Dallas Mavericks-Utah Jazz 93-111 Torna Deron Williams, e i Jazz (20-17) addirittura passeggiano in casa di Dallas (25-12), reduce dalla bella vittoria a San Antonio, ma che stavolta non è riuscita a rimontare il cospicuo vantaggio messo insieme dagli avversari, come era successo nell'ultima sfida tra queste due formazioni lo scorso 3 novembre (con 29 di Nowitzki nell'ultimo quarto). Utah ha preso il controllo del match con un parziale di 10-0 a cavallo del primo e del secondo quarto (28-18 firmato Millsap) e non si è più fermata, arrivando a condurre anche di 24 con i tiri liberi di Deron Williams a 6 secondi dalla fine del terzo periodo (83-59). Il controllo del ritmo dei ragazzi di Jerry Sloan è stato totale: 28 assist contro solamentre 3 palle perse, oltre 53% dal campo e 9 recuperi a 1 sono cifre che la dicono lunga su come i Jazz abbiano dominato la contesa. Dallas: Nowitzki 29 (9/21, 0/1, 11/11 tl), Kidd 19, Terry 16, Marion 10. Rimbalzi: Dampier 13. Assist: Kidd 8. Utah: Williams 20 (4/6, 3/7, 3/4 tl), Boozer 15, Okur 14, Korver e Millsap 12, Matthews 10. Rimbalzi: Kirilenko 8.
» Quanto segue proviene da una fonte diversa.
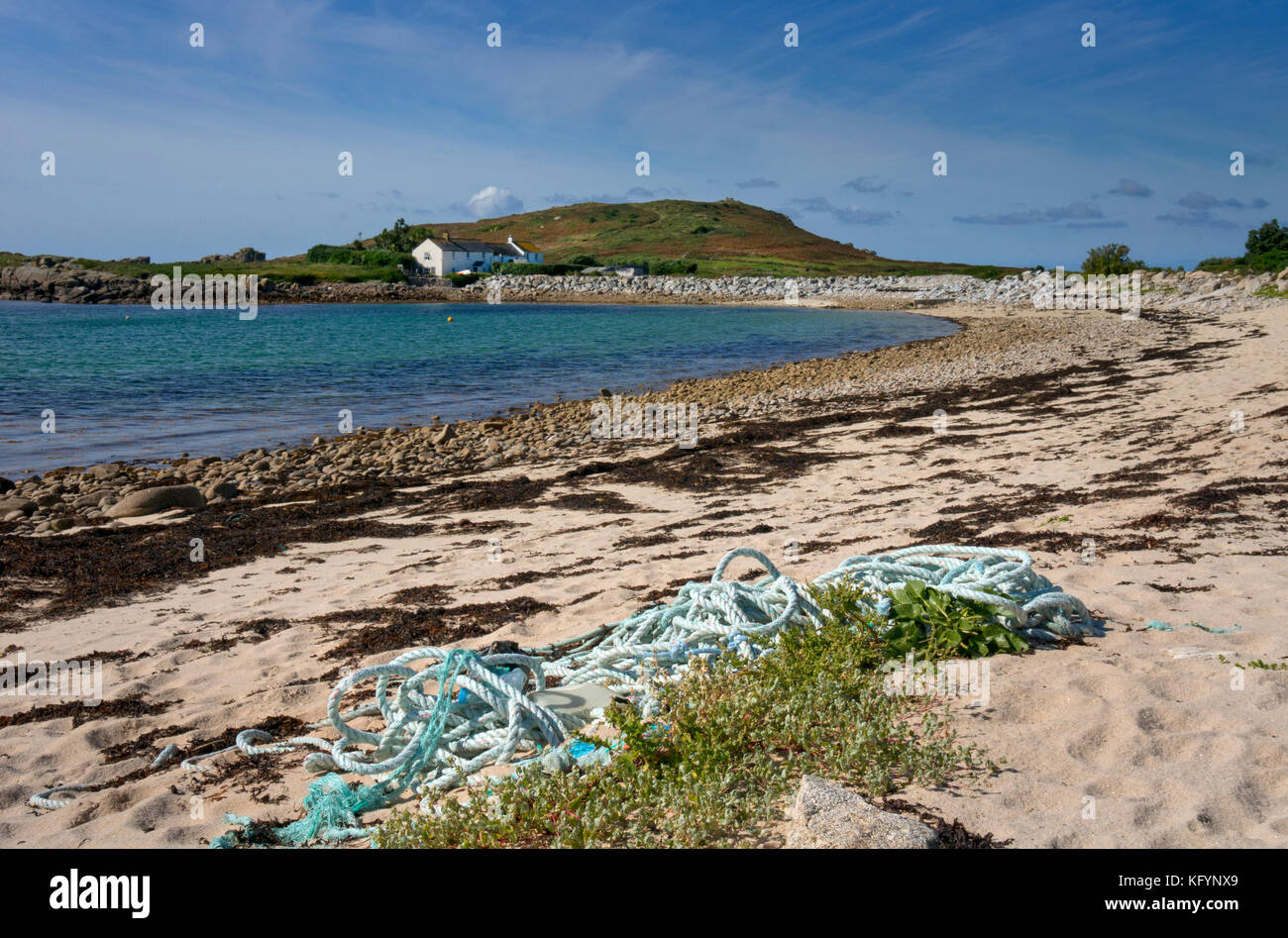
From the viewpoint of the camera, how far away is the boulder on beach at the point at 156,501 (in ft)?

Sacramento Kings-Denver Nuggets 102-100 I Nuggets senza Carmelo Anthony sono riusciti nell'impresa di fermare LeBron James e i suoi Cavaliers, ma non a impedire a quello che già alcuni chiamano "Baby 'Bron", vale a dire Tyreke Evans, di riportare i Sacramento Kings alla vittoria. Un successo in rimonta per i padroni di casa, visto il +13 Nuggets maturato in apertura di secondo quarto (32-19 firmato da Martin a 10'17 dall'intervallo), e soprattutto in un finale di gara davvero per cuori forti: Casspi segna la tripla dall'angolo per permettere ai suoi di entrare nell'ultimo minuto in vantaggio (96-95), Evans e Udrih dalla lunetta allungano fino a +3, ma l'uomo dei tiri importanti, Chauncey Billups, pareggia con una tripla pazzesca a 11 secondi dalla fine. L'ultima palla e, ovviamente, per Tyreke Evans, già leader indiscusso della squadra in assenza di Kevin Martin. Penetrazione, arresto a centro area e tiro buttandosi indietro per il 102-100 finale allo scadere. I Kings interrompono una serie di 5 k.o. consecutivi, ma ora avranno di fronte gli Orlando Magic e poi un tour a Est con 6 gare in trasferta consecutive. Sacramento: Evans 27 (9/13, 1/2, 6/8 tl), Hawes 17, Casspi 16, Udoka 12, Udrih 11. Rimbalzi: Brockman 12. Assist: Evans 4. Denver: Billups 27 (3/10, 5/10, 6/6 tl), Martin e Smith 20, Graham 11. Rimbalzi: Martin 10. Assist: Martin 5.